The National Urban Health Mission has been allocated Rs 875 crore, up from 752 crore. Clearly, urban health has been given priority. Allocation for the Pradhan Mantri Swasthya Suraksha Yojana (which includes setting up of AIIMS-like institutes, upgradation of government medical colleges, etc.) increased by Rs 650 crore in nominal terms, but the allocation for upgrading district hospitals was reduced by 14.5% in real terms, as pointed out here.

Then, of course, is the announcement that has attracted the maximum attention—the National Health Protection Scheme—an insurance scheme aimed at benefitting 10 crore poor families by providing a yearly cover of up to Rs 5 lakh per household for secondary and tertiary care hospitalisation.

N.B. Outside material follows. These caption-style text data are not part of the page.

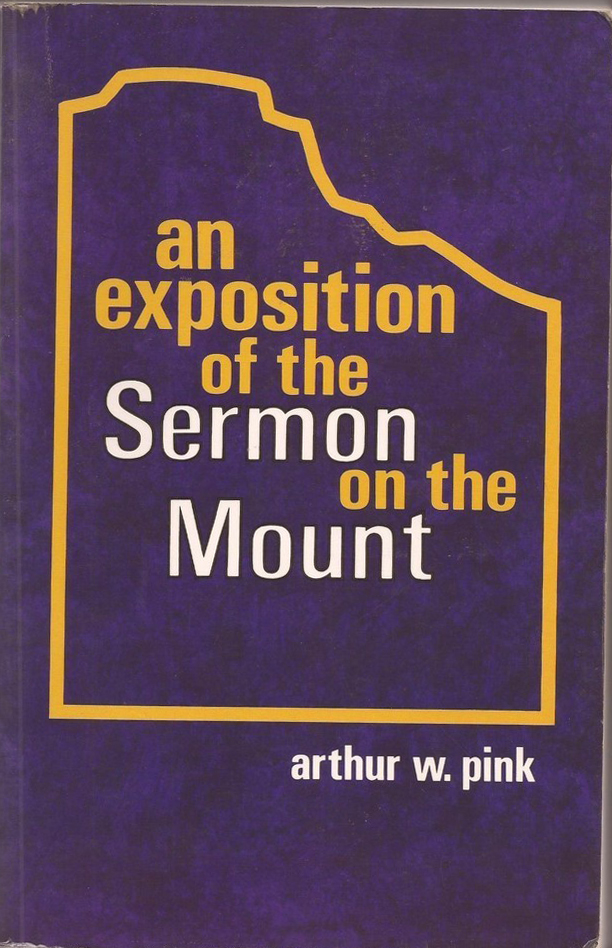 Arthur W. Pink-An Exposition Of The Sermon On The Mount-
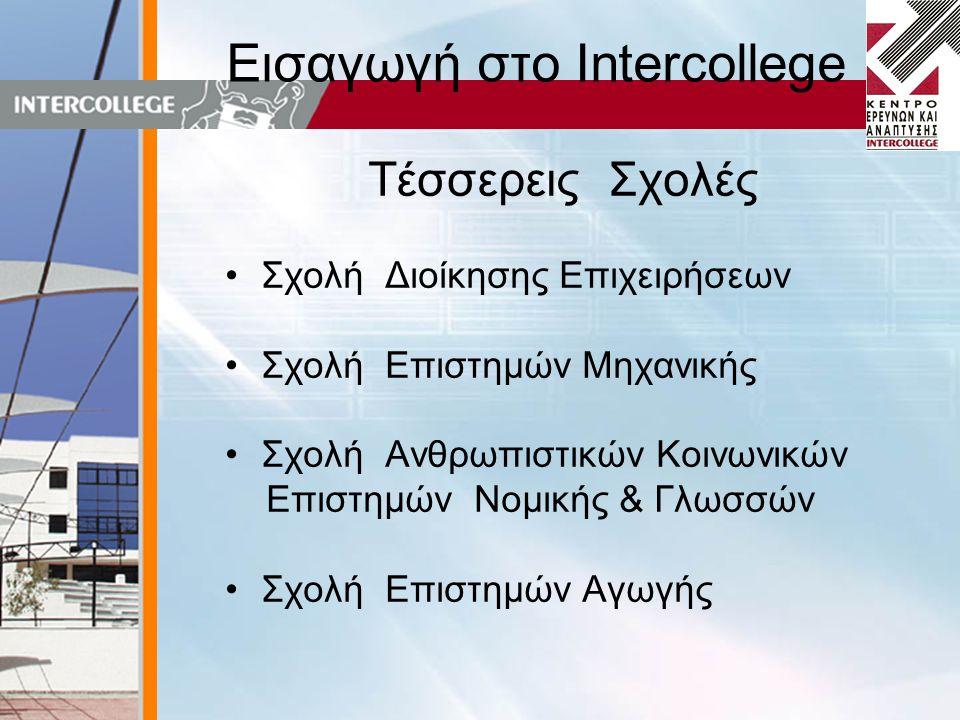 Εισαγωγή στο Intercollege Τέσσερεις Σχολές •Σχολή Διοίκησης Επιχειρήσεων •Σχολή Επιστημών Μηχανικής •Σχολή Ανθρωπιστικών Κοινωνικών Επιστημών Νομικής & Γλωσσών •Σχολή Επιστημών Αγωγής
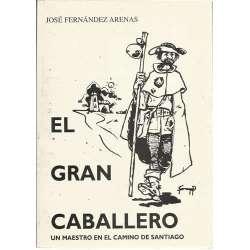 El gran caballero. Un maestro en el Camino de Santiago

However, no allocation has been made for it, and it seems to be a repackaging of the Rashtriya Swasthya Bima Yojana (RSBY), which has been allocated around Rs 2,000 crore. This amount is clearly not enough to provide health coverage up to Rs 5 lakh per family for 10 crore households. Besides, the scheme has been criticized earlier for increasing out of pocket expenditure and exclusion of the poorest.

Previous experience has shown how insurance schemes only serve to add to the profits of the private hospitals, and even prompt hospitals to prescribe unnecessary procedures just because patients have insurance.

The idea in this budget seems to be that while the government cuts public expenditure to create a quality and affordable healthcare ecosystem, it is encouraging private players as well as patients to seek private help increasingly with the fillip of the insurance scheme, being billed as the world’s largest public-funded healthcare programme.

It is no wonder that 50.6 million people were pushed below the poverty line due to out-of-pocket spending on healthcare between 2004 and 2014.